Tasks
Tasks are Keel’s functions. They’re named, reusable, and the last expression in the body is the return value.
Basic tasks
task greet(name: str) -> str {
"Hello, {name}!"
}
Call it:
msg = greet("World") # "Hello, World!"
Parameters
use std/ai
# Typed parameters
task add(a: int, b: int) -> int {
a + b
}
# Default values
task compose(body: str, tone: str = "friendly") -> str {
ai.draft("response to {body}", tone: tone) ?? "(draft failed)"
}
# Struct parameters (inline type)
task triage(msg: {body: str, from: str}) -> Urgency {
ai.classify(msg.body, as: Urgency) ?? Urgency.medium
}
Implicit return
The last expression in a task body is the return value:
task double(x: int) -> int {
x * 2 # this is the return value
}
Use return for early exits:
use std/ai
task handle(msg: {body: str, from: str}) -> str {
if msg.from.contains("noreply") {
return "Skipped automated email"
}
ai.draft("response to {msg.body}", tone: "professional") ?? "(draft failed)"
}
return expr is checked against the declared -> T. A mismatch is a
compile-time error; bare return (no value) is always accepted.
task greet() -> str {
return 42 # error: return value: expected str, got int
}
Task composition
Tasks can call other tasks:
task add(a: int, b: int) -> int { a + b }
task double(x: int) -> int { add(x, x) }
result = double(5) # 10
Top-level vs agent tasks
Tasks defined outside agents are reusable and testable. Tasks defined inside agents can access self:
use std/ai
use std/email
# Top-level: shared, testable
task triage(email: {body: str}) -> Urgency {
ai.classify(email.body, as: Urgency) ?? Urgency.medium
}
# Agent-scoped: can access self.state
agent Bot {
state { count: int = 0 }
task increment() {
self.count = self.count + 1
}
}
Agent-owned tasks are explicit methods of the current agent:
agent Bot {
state { count: int = 0 }
task increment() {
self.count = self.count + 1
}
task run() {
self.increment()
}
}
Inside an agent, bare increment() does not search agent-owned tasks; it
resolves lexical and top-level scope only. Use self.increment() for
agent-local work. Prefer top-level tasks for any logic that doesn’t need agent
state.
Variadic parameters
A task can collect any number of positional arguments into a list by prefixing the last parameter with ...:
task greet(...names: str) -> str {
result = ""
for n in names { result += n + " " }
result
}
greet("Alice", "Bob") # names = ["Alice", "Bob"]

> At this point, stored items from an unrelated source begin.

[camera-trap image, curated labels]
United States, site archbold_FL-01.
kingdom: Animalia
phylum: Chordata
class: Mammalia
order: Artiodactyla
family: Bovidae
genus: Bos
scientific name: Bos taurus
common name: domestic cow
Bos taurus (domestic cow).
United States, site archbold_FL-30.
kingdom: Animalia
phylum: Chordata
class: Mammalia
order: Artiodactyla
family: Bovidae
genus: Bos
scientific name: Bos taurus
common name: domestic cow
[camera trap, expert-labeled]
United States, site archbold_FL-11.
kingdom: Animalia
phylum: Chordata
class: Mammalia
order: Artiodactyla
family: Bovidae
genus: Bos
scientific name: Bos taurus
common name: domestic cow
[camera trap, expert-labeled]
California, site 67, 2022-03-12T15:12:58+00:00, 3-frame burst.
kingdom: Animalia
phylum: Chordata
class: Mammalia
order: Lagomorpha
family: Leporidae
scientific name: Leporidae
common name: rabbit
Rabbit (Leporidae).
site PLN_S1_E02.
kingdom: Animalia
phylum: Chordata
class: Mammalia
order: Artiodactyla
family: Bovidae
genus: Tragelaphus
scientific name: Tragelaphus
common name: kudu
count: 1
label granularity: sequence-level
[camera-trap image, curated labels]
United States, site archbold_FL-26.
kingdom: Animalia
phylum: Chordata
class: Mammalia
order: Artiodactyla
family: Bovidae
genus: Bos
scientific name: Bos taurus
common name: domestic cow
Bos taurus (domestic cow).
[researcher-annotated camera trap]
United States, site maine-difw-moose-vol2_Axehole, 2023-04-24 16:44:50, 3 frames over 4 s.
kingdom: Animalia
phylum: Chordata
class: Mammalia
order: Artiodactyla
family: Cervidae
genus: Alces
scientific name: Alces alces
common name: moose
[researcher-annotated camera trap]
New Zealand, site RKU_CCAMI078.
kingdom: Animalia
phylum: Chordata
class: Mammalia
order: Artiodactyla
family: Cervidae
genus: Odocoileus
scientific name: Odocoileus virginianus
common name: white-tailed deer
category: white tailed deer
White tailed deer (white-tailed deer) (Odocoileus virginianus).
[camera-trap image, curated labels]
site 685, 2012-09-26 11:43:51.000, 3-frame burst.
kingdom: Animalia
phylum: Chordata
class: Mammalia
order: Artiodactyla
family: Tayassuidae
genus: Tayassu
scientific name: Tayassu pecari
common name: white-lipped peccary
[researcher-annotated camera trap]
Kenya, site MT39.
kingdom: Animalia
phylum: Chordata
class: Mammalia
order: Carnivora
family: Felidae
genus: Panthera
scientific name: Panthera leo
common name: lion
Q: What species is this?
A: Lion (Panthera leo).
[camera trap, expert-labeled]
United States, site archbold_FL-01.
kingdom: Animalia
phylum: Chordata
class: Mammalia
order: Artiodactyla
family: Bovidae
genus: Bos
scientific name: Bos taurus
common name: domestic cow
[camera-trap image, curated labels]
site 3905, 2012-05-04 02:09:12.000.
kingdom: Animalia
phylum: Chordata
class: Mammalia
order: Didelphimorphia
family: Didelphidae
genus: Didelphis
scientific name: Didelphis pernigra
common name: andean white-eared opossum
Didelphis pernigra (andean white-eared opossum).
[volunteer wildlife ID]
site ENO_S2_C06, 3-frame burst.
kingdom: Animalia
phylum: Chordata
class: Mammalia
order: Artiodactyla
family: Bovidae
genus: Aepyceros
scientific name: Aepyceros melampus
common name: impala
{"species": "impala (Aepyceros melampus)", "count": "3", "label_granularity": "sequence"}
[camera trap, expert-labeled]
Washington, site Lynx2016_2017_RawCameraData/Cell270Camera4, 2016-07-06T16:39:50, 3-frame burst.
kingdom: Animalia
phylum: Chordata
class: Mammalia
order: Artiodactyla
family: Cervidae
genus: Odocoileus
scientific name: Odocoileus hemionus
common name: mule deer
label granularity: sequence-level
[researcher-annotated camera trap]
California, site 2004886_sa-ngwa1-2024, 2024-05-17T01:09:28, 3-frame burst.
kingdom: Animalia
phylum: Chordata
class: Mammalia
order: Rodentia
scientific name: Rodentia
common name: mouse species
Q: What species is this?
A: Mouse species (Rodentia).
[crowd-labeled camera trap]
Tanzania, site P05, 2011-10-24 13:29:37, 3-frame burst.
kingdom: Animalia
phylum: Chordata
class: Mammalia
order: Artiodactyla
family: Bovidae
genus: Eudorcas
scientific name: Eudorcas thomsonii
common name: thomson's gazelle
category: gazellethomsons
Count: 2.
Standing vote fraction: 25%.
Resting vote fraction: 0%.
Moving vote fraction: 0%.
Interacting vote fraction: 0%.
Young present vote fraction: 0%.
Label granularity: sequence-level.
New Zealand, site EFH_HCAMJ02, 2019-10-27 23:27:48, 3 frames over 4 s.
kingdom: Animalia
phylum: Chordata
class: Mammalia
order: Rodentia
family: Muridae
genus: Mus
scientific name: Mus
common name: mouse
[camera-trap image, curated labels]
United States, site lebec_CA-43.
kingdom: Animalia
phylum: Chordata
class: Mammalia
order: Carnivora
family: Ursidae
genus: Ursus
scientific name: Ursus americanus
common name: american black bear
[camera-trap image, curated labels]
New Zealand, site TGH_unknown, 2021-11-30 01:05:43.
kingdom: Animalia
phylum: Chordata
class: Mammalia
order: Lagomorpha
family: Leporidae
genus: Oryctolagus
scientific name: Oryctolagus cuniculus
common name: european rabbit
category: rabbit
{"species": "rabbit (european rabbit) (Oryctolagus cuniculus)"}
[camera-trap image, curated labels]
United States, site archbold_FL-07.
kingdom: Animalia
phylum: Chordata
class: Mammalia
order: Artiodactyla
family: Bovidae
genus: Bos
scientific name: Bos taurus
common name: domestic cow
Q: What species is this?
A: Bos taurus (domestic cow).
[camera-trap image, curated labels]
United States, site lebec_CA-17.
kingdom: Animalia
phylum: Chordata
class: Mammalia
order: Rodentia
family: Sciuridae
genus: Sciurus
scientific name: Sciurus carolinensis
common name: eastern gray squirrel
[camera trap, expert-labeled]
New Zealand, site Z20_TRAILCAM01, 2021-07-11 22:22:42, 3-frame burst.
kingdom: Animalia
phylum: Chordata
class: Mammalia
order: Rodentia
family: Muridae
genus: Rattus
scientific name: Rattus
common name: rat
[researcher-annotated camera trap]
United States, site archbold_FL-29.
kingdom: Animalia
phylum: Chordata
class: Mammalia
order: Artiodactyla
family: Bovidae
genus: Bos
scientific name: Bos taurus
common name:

greet() # names = [] (empty list)
Spread at call sites: prefix any list[T] or set[T] with ... to expand it into individual variadic slots:
more = ["Dave", "Eve"]
greet("Alice", ...more) # names = ["Alice", "Dave", "Eve"]
greet(...more, ...more) # merge two lists
Fixed params before the variadic are supported:
task labeled(prefix: str, ...items: str) -> str {
result = prefix + ":"
for item in items { result += " " + item }
result
}
labeled("tags", "rust", "keel", "lang") # "tags: rust keel lang"
Important: passing list[T] without ... is a type error — the variadic expects T, not list[T]:
task sum(...nums: int) -> int {
total = 0
for n in nums { total += n }
total
}
scores = [1, 2, 3]
sum(scores) # ERROR: variadic arg `nums`: expected int, got list[int]
sum(...scores) # OK: expands list into slots
Inside the body the variadic parameter binds as list[T], so all list methods work on it.
Generic tasks
Tasks can declare type parameters in brackets after their name. Type arguments are inferred at every call site — no explicit instantiation syntax is needed.
task identity[T](x: T) -> T { x }
task first[A, B](a: A, b: B) -> A { a }
task main() {
s: str = identity("hello") # T = str
n: int = identity(42) # T = int
f: str = first("hi", 99) # A = str, B = int
}
Generic tasks work equally well inside agents:
agent Bot {
task wrap[T](x: T) -> list[T] { [x] }
}
Pipeline composition
email |> triage |> respond |> log
# With arguments
email |> triage |> respond(tone: "formal")
The |> operator passes the left-hand value as the first argument to the right-hand function.